Summary — HB 5939 (Amendment to MCL 600.6431 — Court of Claims notice/timing)

Sponsor: Rep. Jim Haadsma
Committee of Origin: Judiciary
Current status (key actions): Introduced 9/17/2024; passed House with immediate effect 12/13/2024; referred to Committee on Government Operations 12/18/2024; later referred to Joint Committee on Energy and Technology 1/22/2025. Reported from committee 12/4/2024.

Purpose / Intent

HB 5939 amends section 6431 of the Revised Judicature Act (MCL 600.6431) to modify the timing for when a claimant must file a claim or notice to initiate a civil action against the State in the Michigan Court of Claims. The change is intended to align the Court of Claims filing deadline with the ordinary statute of limitations for the underlying cause of action when that period is longer than the current one‑year notice rule.

Key provisions / changes

  • Filing deadline (general): Replaces the previous strict “within 1 year after the claim has accrued” requirement with a dual standard — a claim may be filed either within 1 year after accrual or within the statute of limitations applicable to the particular cause of action, whichever is later. (Amends subsection (1).)
  • Property damage / personal injury: For property damage or personal injury claims, the deadline is set at within 6 months after the event or within the statute of limitations applicable to the cause of action, whichever is later. (Amends subsection (4).)
  • Contents of claim/notice: Retains requirements that a claim or notice must state the time and place of the claim, a detailed description of the claim and damages, identify the state department/agency involved, and be signed and verified before an officer authorized to administer oaths. (Subsection (2).)
  • Service/transmittal: Claimant must provide copies for transmittal to the Attorney General and the state entities named in the claim. (Subsection (3).)
  • Applicability: Adds explicit language that section 6431 applies only to claims brought in the Court of Claims. (Subsection (5).)
  • Exemption: Continues the existing exception for wrongful imprisonment compensation claims under 2016 PA 343. (Subsection (6)/(5).)

Who is affected

  • Claimants bringing civil suits against the State of Michigan, its departments, agencies, boards, institutions, officers, employees, or volunteers acting within the scope of authority.
  • The State (defendants) and the Attorney General’s office, which receives notices and represents state entities.
  • The Michigan Court of Claims, which may receive more cases if filing windows are extended.
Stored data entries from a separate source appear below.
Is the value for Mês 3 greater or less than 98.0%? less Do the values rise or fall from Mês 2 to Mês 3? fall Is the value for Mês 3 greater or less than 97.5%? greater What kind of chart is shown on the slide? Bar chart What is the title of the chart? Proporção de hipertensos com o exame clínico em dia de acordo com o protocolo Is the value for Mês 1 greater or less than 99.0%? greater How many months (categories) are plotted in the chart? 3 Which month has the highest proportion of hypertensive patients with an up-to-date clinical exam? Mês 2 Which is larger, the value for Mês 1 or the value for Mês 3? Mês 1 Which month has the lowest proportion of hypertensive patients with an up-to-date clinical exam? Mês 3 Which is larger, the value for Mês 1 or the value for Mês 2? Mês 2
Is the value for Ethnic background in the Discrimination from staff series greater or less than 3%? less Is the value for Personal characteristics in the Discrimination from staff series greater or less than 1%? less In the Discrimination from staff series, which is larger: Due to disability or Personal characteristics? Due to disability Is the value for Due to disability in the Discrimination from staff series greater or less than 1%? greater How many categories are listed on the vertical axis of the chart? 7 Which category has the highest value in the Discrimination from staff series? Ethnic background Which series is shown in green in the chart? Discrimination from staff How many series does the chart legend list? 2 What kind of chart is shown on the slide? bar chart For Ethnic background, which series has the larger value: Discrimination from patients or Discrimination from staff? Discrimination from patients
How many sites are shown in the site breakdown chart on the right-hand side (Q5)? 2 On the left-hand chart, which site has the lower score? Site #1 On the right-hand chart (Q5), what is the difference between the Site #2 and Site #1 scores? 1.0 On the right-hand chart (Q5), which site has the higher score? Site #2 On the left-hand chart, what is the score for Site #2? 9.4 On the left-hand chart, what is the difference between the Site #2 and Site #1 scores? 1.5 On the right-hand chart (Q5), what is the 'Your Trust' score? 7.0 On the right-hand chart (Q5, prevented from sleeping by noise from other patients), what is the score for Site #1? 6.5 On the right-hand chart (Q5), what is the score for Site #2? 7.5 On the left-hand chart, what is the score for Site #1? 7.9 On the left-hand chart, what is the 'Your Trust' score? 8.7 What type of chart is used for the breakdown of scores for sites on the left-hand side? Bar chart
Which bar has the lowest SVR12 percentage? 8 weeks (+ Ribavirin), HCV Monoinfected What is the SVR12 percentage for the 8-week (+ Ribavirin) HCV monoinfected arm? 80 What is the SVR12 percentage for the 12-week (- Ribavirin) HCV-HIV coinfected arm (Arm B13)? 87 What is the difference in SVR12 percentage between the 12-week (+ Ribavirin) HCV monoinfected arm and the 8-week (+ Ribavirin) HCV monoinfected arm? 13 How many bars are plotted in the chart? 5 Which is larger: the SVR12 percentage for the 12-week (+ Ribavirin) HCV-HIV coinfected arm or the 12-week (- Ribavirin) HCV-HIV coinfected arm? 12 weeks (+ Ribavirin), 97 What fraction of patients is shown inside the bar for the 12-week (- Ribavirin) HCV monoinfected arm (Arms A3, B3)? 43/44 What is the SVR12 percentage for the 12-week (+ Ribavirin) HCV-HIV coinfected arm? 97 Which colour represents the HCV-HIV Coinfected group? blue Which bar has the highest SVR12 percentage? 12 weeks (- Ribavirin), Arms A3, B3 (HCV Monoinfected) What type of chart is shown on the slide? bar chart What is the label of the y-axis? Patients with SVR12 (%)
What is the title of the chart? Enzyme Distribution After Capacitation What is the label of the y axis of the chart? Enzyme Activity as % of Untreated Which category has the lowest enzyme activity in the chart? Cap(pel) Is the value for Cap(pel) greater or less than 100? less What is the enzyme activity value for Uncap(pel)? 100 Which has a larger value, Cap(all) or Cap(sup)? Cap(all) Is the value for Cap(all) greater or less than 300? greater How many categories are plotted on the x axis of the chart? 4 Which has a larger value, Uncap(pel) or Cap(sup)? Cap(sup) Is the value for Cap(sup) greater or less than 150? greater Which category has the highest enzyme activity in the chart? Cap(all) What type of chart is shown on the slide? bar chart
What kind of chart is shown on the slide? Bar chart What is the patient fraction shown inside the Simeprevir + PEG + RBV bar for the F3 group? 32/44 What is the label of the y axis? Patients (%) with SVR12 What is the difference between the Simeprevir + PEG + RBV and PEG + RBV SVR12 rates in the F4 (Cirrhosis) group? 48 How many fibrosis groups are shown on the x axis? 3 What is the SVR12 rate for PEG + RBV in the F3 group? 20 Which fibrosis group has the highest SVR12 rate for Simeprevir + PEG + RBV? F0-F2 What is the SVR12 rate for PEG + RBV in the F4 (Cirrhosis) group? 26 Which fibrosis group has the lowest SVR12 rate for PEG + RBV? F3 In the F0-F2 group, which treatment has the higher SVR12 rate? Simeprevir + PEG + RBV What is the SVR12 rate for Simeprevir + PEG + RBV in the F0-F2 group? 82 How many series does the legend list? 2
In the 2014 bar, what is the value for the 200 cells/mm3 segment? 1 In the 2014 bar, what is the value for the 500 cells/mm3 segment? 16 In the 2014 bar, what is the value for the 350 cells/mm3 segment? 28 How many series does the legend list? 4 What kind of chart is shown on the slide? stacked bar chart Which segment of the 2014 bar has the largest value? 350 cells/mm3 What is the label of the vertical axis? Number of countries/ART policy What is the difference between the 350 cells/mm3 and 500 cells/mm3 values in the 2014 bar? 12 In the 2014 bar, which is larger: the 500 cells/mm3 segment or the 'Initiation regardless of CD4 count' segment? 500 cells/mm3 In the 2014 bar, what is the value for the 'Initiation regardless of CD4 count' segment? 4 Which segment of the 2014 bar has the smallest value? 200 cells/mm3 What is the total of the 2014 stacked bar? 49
Definitions in the analysis clarify “state or any of its departments or officers” to include state governing bodies, agencies, and officers/employees/volunteers acting within scope of authority.

Procedural / timeline aspects

  • The bill changes filing windows immediately for Court of Claims actions if enacted as passed by the House with immediate effect.
  • House Fiscal Agency notes Michigan civil statutes of limitations vary (typically 3–10 years depending on the claim), so many claimants could gain a substantially longer filing window under the “whichever is later” standard.

Fiscal and stakeholder notes

  • Fiscal impact: Potentially indeterminate — if more suits are filed in the Court of Claims because of extended filing windows, court workload and costs could increase.
  • Positions recorded: Testimony in support from a representative of Fagan McManus, PC (12/4/24); the Michigan Department of Attorney General indicated opposition (12/4/24).

Legal context

  • Amends MCL 600.6431 (section previously amended by 2020 PA 42).
  • Does not affect substantive causes of action or the underlying statutes of limitations themselves — it modifies the timing requirement for initiating Court of Claims proceedings against the State.

Compiled from official sources — confirm details with the bill’s official record.